Ci fu un’epoca in cui il nome Bioware era garanzia di qualità, soprattutto nell’ambito dei giochi di ruolo. I primi due Baldur’s Gate, Dragon Age e Mass Effect sono senza alcun dubbio i videogiochi più famosi realizzati dalla software house canadese, ma ne possiamo ricordare molti altri, come Neverwinter Nights, Star Wars: Knight of the Old Repubblic e Jade Empire. Tra la fine degli anni ’90 e tutti gli anni 2000, qualsiasi gioco uscisse dalle mani di questi grandi artigiani del videogioco era, se andava male, un ottimo gioco, il più delle volte invece un capolavoro.
L’acquisizione dello studio da parte di Electronic Arts nel 2007 iniziò a cambiare le cose e, seppur i primi anni sembrasse andare tutto bene, ben presto qualcosa iniziò a scricchiolare, già dall’uscita di Dragon Age 2, titolo fatto in soli 18 mesi e che, nonostante non fosse brutto, non era certo al livello degli standard qualitativi dei precedenti titoli di Bioware. Dopo l’acquisizione, in pochi anni tutti i fondatori della software house abbandonarono la nave e arrivarono altri insuccessi: il poco ispirato Mass Effect Andromeda e Anthem, uno sparatutto fantascientifico del 2019 che oggi ricordiamo per essere stato uno dei primi live service a venire chiuso prematuramente.
L’arrivo di Dragon Age: The Veilguard per molti era il banco di prova per capire se Bioware fosse ancora in grado di realizzare dei grandi rpg. La sua uscita ha però reso evidente come la compagnia del passato sia ormai morta e sepolta e quella di oggi sia solo un guscio vuoto con lo stesso nome.
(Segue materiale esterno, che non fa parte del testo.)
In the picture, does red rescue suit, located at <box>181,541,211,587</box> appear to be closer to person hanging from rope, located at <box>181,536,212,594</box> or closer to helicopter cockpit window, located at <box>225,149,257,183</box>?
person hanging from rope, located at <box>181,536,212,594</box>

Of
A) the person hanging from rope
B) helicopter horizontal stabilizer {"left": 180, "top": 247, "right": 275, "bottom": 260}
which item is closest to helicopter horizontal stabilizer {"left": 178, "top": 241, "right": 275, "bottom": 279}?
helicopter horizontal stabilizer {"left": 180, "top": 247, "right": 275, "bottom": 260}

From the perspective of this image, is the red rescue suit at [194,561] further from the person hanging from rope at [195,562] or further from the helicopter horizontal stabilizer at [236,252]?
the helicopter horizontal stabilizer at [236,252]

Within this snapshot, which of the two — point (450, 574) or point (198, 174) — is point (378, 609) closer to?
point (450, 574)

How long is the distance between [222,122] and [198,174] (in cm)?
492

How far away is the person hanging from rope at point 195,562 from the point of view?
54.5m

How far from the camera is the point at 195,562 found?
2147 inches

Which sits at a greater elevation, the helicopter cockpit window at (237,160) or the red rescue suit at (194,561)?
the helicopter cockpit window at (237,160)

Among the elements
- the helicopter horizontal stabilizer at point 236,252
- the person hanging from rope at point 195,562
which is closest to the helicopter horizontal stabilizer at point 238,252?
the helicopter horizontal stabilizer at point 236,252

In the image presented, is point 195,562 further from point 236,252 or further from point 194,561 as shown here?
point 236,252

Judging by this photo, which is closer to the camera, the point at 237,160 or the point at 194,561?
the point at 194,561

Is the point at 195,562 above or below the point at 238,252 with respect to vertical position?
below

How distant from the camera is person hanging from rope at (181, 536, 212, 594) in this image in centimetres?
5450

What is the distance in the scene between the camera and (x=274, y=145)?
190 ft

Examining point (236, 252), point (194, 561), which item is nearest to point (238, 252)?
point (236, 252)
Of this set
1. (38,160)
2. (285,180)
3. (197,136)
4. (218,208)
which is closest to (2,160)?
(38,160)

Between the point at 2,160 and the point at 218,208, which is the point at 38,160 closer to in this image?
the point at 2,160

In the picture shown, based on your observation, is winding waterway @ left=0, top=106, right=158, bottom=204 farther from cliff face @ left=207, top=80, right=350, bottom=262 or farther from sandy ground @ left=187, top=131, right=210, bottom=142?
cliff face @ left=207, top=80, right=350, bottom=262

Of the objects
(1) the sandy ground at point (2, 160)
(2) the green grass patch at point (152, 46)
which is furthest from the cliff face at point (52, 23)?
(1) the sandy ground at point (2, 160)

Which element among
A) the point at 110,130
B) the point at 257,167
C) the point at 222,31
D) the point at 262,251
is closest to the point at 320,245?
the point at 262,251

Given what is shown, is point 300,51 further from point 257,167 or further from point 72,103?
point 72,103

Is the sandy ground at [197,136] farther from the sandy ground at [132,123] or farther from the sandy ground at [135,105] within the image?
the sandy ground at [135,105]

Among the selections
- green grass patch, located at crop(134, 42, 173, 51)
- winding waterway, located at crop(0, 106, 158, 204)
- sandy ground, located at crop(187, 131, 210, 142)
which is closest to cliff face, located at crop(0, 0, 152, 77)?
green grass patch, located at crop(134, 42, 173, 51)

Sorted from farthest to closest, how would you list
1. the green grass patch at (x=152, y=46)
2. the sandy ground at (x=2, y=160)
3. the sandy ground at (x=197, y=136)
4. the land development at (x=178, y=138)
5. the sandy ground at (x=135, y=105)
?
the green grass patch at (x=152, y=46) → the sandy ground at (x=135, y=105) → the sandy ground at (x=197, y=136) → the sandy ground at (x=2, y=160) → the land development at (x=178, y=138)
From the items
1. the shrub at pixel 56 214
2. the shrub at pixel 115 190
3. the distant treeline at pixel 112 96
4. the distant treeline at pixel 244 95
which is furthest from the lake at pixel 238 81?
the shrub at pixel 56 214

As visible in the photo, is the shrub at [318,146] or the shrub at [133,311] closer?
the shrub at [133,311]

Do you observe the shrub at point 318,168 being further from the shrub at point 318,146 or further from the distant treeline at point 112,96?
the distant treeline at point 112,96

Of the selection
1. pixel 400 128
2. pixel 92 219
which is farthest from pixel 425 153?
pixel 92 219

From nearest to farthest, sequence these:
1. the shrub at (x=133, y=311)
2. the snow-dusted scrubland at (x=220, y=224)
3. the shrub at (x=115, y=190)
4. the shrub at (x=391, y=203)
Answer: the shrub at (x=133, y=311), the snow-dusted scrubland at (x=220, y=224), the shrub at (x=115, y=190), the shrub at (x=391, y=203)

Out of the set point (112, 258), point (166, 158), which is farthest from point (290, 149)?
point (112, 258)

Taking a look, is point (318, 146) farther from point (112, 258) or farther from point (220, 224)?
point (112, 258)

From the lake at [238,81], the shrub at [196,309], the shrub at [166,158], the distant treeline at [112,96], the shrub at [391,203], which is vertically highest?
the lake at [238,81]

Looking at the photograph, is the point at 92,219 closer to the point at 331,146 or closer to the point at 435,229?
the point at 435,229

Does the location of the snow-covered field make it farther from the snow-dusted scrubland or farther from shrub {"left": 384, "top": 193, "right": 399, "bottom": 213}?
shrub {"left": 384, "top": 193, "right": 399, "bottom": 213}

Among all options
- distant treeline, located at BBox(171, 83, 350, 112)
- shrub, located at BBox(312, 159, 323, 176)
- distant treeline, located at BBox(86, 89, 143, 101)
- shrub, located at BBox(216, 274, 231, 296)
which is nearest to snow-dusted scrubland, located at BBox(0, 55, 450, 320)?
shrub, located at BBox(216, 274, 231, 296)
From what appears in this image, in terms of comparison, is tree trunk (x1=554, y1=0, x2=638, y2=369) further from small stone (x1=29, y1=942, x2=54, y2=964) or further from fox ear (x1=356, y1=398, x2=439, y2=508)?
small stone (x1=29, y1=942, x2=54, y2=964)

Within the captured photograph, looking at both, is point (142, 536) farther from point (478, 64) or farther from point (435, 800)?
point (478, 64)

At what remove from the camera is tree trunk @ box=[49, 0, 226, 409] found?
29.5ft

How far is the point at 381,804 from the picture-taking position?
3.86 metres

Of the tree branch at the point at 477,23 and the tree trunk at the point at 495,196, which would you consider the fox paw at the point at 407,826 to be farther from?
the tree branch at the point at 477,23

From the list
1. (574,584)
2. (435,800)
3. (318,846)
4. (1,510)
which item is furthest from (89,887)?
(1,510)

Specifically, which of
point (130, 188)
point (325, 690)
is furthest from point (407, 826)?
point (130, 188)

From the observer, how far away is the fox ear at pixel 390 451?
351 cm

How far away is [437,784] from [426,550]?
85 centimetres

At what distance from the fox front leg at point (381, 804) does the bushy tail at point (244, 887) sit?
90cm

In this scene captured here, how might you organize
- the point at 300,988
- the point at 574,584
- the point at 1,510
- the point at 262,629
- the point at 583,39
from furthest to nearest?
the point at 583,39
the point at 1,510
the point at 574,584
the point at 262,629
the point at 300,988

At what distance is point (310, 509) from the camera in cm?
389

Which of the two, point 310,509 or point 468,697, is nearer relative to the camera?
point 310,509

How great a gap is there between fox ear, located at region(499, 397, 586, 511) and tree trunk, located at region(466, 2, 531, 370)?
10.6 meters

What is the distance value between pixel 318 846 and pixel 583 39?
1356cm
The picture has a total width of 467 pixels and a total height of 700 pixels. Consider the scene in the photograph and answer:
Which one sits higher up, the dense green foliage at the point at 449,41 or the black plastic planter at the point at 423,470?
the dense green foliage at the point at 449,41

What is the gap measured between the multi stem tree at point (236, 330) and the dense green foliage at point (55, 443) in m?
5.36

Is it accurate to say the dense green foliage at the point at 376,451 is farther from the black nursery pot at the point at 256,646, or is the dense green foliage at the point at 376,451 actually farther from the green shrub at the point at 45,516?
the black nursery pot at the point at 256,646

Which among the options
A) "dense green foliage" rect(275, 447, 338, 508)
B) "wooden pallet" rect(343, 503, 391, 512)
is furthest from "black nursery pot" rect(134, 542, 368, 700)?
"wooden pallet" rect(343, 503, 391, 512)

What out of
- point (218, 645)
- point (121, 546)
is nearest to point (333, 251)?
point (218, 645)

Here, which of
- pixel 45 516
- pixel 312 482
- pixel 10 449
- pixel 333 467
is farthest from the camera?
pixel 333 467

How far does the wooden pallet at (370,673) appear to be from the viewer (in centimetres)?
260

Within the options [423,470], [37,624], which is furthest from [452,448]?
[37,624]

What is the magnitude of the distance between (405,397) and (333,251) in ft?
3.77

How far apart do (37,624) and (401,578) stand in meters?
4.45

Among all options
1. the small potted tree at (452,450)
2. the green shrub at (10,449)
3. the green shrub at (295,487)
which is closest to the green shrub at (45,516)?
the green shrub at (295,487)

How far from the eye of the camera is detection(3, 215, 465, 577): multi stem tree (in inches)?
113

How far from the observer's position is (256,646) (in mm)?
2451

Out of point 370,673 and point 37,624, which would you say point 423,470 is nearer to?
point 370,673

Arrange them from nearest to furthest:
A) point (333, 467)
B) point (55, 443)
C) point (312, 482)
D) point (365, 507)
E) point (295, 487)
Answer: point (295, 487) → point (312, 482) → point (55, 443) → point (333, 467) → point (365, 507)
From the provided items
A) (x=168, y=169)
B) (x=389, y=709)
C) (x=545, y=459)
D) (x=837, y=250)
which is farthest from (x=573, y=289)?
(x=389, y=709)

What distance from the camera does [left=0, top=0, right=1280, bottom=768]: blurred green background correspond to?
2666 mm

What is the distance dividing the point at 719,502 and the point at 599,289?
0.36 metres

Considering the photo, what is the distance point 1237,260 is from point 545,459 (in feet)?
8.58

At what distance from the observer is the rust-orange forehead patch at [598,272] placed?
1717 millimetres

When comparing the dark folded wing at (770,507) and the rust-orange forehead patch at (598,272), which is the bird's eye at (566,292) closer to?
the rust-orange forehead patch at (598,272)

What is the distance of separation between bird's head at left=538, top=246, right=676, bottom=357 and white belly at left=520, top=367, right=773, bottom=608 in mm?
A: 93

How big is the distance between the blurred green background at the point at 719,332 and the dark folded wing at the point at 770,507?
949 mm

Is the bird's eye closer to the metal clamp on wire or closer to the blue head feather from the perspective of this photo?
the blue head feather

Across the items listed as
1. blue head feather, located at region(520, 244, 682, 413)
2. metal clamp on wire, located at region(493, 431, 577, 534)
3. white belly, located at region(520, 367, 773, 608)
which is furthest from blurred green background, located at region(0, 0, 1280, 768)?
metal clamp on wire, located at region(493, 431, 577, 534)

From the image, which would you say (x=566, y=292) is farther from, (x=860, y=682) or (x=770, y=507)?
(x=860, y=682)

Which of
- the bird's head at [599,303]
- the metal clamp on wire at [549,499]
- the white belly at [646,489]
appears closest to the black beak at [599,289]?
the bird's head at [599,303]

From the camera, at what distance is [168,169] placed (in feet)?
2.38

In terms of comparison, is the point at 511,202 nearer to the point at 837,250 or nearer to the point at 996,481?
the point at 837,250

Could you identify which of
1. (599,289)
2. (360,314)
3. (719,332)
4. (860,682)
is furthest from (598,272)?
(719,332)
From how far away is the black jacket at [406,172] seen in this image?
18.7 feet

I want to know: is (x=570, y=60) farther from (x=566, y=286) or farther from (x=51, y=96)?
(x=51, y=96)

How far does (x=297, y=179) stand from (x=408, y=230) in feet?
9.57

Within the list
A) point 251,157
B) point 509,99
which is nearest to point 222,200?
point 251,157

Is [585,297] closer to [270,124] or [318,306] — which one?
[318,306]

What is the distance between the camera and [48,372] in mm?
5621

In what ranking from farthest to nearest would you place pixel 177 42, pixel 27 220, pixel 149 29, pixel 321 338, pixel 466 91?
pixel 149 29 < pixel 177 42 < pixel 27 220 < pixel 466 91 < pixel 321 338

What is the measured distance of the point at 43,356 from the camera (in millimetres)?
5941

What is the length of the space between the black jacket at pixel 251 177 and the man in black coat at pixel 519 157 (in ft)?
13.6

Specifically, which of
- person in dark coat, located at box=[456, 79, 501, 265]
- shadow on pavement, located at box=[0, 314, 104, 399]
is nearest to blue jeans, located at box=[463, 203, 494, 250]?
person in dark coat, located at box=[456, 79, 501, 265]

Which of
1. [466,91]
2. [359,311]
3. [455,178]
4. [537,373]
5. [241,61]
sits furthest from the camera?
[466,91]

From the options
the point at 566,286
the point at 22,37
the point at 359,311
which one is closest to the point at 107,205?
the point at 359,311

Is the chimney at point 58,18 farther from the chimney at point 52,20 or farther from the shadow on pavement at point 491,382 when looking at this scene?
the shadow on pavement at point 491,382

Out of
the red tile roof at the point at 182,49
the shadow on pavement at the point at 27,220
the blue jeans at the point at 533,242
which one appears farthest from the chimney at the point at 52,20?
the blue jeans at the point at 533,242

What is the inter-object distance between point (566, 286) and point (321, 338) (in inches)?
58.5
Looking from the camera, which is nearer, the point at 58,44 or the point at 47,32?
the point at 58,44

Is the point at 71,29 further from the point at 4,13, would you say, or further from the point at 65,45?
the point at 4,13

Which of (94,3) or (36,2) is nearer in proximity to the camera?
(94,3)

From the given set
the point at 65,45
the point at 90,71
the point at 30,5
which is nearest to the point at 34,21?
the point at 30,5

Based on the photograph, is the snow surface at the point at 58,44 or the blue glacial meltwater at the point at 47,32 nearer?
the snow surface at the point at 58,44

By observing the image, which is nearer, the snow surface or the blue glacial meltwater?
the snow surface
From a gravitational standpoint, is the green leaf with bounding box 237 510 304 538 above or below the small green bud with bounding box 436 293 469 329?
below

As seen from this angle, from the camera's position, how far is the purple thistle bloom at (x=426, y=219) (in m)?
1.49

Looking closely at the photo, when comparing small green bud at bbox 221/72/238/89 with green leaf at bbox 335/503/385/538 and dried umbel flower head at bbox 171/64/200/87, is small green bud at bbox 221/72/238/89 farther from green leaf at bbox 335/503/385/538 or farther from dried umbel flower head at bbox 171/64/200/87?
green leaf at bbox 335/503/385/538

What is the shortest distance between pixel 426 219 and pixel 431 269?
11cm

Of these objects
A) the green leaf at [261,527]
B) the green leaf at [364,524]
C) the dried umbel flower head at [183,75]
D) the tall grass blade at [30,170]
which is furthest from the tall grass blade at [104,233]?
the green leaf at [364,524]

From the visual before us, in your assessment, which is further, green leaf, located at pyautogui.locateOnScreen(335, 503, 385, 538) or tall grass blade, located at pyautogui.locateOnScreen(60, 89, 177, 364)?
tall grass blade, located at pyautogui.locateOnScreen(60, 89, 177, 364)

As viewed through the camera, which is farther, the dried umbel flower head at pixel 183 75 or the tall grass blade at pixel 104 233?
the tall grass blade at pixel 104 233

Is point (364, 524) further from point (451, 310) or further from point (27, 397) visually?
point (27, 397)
Il quarto capitolo di Dragon Age, infatti, sbaglia tutto quello che poteva sbagliare.
Una storia da dimenticare
La sola pronuncia del nome Bioware evoca ricordi indelebili per tanti videogiocatori, grazie alla maestria dello studio nel raccontare storie memorabili. Dragon Age Origins, il primo capitolo della saga uscito nel 2009, stupì per la sua enorme profondità, che comprendeva anche un prologo unico per ciascuna razza scelta dal giocatore. Inoltre, i personaggi reagivano diversamente in base alle origini del protagonista, arricchendo ulteriormente l’esperienza. A tutto ciò si aggiungevano molteplici esiti narrativi, modellati dalle scelte compiute, che rendevano ogni avventura unica e profondamente personale.
Questa incredibile varietà e attenzione al dettaglio non si ripeté nemmeno con il secondo capitolo e con il terzo, Dragon Age: Inquisition; questi, nonostante si potessero considerare comunque dei buoni giochi, non riuscirono mai a eguagliare la profondità del primo capitolo. The Veilguard, ora, non soltanto non si avvicina nemmeno al primo capitolo, per quanto riguarda la narrativa, ma è molto sottostante anche ai due titoli successivi.